It's not the first time Brat has inserted his self-righteous opinion where it doesn't belong. Remember what he said during the Packers' tense contract situation with cornerback Mike McKenzie?
"He should be here, we expect him to here and the Packers have the upper hand," Favre said at the time. "He says he wants to be traded and all that stuff, but they don't have to do that. When paycheck time starts coming around and you're not getting one, it's amazing how quickly you start waking up."
Oh, I get it. Favre is the only one who can voice displeasure with the organization. For someone who says he's all about the team, Brat sure finds a way to air feelings that should be kept in-house.
Unfortunately, most Packer fans can't see past Favre's yesteryears to notice their beloved QB has become just as adept at undermining the franchise as he is throwing into triple coverage.
If Packers fans were ready to accept the truth, they would see that not much separates Favre from other selfish athletes. Nobody called Moss a diehard competitor when he was critical of Oakland, yet that's how Favre's comments about Green Bay have been framed.
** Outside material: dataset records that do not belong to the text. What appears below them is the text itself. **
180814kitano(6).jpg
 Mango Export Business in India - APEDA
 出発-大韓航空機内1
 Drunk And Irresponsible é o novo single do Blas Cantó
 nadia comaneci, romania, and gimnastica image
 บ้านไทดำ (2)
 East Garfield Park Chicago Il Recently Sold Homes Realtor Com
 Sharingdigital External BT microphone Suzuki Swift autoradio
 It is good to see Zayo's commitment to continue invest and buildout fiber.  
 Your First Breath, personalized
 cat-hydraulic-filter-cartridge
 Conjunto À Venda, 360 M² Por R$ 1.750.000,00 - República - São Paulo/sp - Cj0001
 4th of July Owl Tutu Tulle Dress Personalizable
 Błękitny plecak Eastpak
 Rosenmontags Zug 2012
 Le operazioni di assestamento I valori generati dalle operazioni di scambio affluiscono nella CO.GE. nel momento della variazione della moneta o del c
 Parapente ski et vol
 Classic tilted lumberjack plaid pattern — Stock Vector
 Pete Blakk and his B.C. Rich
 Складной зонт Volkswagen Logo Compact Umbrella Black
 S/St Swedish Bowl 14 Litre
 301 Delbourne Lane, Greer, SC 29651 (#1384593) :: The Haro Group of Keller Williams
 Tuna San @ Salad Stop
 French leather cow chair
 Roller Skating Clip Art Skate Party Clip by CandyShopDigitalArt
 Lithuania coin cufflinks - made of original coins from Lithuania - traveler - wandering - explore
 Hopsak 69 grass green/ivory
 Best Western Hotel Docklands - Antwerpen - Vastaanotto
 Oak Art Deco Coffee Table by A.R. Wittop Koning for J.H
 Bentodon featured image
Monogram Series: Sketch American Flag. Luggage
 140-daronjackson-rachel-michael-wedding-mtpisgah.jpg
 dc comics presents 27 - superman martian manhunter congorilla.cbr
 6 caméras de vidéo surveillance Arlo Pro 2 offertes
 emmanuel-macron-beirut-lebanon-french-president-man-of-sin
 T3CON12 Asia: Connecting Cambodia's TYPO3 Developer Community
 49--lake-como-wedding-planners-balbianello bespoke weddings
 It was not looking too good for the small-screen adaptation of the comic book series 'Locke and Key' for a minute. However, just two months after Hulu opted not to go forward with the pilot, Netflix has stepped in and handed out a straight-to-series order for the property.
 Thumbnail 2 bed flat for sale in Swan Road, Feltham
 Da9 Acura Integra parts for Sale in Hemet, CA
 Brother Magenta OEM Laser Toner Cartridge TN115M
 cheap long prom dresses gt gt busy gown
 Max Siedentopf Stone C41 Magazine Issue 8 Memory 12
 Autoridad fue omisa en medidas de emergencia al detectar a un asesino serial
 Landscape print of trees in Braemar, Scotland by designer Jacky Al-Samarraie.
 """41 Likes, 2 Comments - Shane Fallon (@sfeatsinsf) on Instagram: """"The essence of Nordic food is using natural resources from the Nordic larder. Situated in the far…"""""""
At least Moss manned up and asked for a trade instead of playing a shell game with the media.
T.O. is a lot of things (many of them bad), but I can only imagine the reaction had he treated his minicamp like Favre, who is skipping the Packers' mandatory minicamp this weekend because it would interfere would his social calendar.
"They were going to have me sit out anyway," Favre told the Biloxi (Miss.) Sun-Herald. "To be honest, we have [daughter] Brittany graduating in two weeks. Instead of going up there and not doing anything, I will be better off being at home because of graduation parties and banquets."
Let me guess, he's earned the right to do that, too. Wish he'd exercise his right to be quiet.